I heard the feds seized Smacky but they threw him back !


----------



## wolffy (Oct 23, 2006)




----------



## JimMcGee (Jun 23, 2005)

I like the laundry list of agencies. :laugher


----------



## Puddin'_Tain (Feb 14, 2014)

JimMcGee said:


> I like the laundry list of agencies. :laugher


Yup. A tad over-done.


----------



## Dave_E (Aug 7, 2013)

All you guys that just made any derogatory remarks or insinuations regarding any agency have been flagged for IRS investigation, probing, harrasment, watchlists etc..


----------



## LessTacksing (Mar 17, 2009)

If they pay the programmer the $50 or $100 or etc.
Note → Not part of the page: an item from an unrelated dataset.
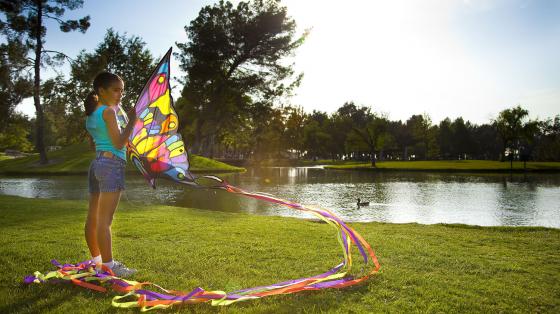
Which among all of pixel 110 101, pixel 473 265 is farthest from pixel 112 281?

It will get unlocked...:laugher

David


----------



## smackdaddy (Aug 13, 2008)

LessTacksing said:


> If they pay the programmer the $50 or $100 or etc. It will get unlocked...:laugher
> 
> David


Isn't that what they paid Dawg in the end for all his work?


----------



## Donald_Crowhurst (Jan 13, 2014)

I am speculating they got hacked and its not their April Fools joke.


----------



## A. Mann (Feb 14, 2014)

Donald_Crowhurst said:


> I am speculating they got hacked and its not their April Fools joke.


Don't be so sure. There was a thread in S.A. where the moderator refused to answer whether he paid payroll taxes on several years earnings for domestic help he admitted to paying. Maybe that was just the tip of the iceberg!


----------



## Multihullgirl (Dec 2, 2010)

One hopes that the government can at least spell. 'Division' is spelled incorrectly, and 'by the by' doesn't make sense…

it's a cute hack, though.
onya!


----------



## nolatom (Jun 29, 2005)

18 USC 983 is the federal civil forfeiture statute

"fo" the Southern District of California??

Hmmmmmmm....


PS: I'm one of Smack's "others" from over there at SA.. watch out!! We bad, thass right, bad...


----------



## Brewgyver (Dec 31, 2011)

That exact same graphic was put up on some other site I surf last year. I can't even remember which one. Same errors, everything. Funny thing is whoever is responsible could actually be prosecuted for it by the REAL U.S. Attorney's Office...


----------



## Coquina (Dec 27, 2012)

Totally fake, but I wonder if Dawg is having some fun. Shutting down a real money making site for an entire day is a bit much.


----------



## sonosail (Mar 17, 2008)

Obviously not the government, but it also doesn't seem likely that this is their own little spoof. In any case, it will be a topic for discussion, once they are back up and running again.
I have to admit, I will be checking back to find out what really happened. My guess is that one days lost ad revenue will be more than made up for later.


----------



## tommays (Sep 9, 2008)

Between all the crazy adds and all the porn if off topic and the REAL LAWSUIT who knows


----------



## Coquina (Dec 27, 2012)

Look at the source code. April1.png does not sound like a DOJ file


----------



## rbyham (Dec 25, 2012)

Assuming this is an April Fool's event.... I hope those agencies have a good sense of humor...


----------



## Rhapsody-NS27 (Apr 8, 2012)

wolffy said:


>


Just great!

See? This is what happens when people talk about how to pay less taxes while transporting guns across international boarders by sea and not using the right anchor with correct scope.


----------



## deniseO30 (Nov 27, 2006)

Oh oh... it musta been dat photo I posted over there 

They's not saying much over on facebook https://www.facebook.com/SailingAnarchy


----------



## ehlsail (Dec 17, 2012)

Sounds a lot like the end of the old "Dragnet" show. " For the county of Los Angeles ............". You have to be older to remember that one.


----------



## atoyot (Jul 3, 2007)

Yeah, Jack Webb would have fit right in there. 

Of course, one thing this gag is doing, is getting us up & over to other sailing sites......


----------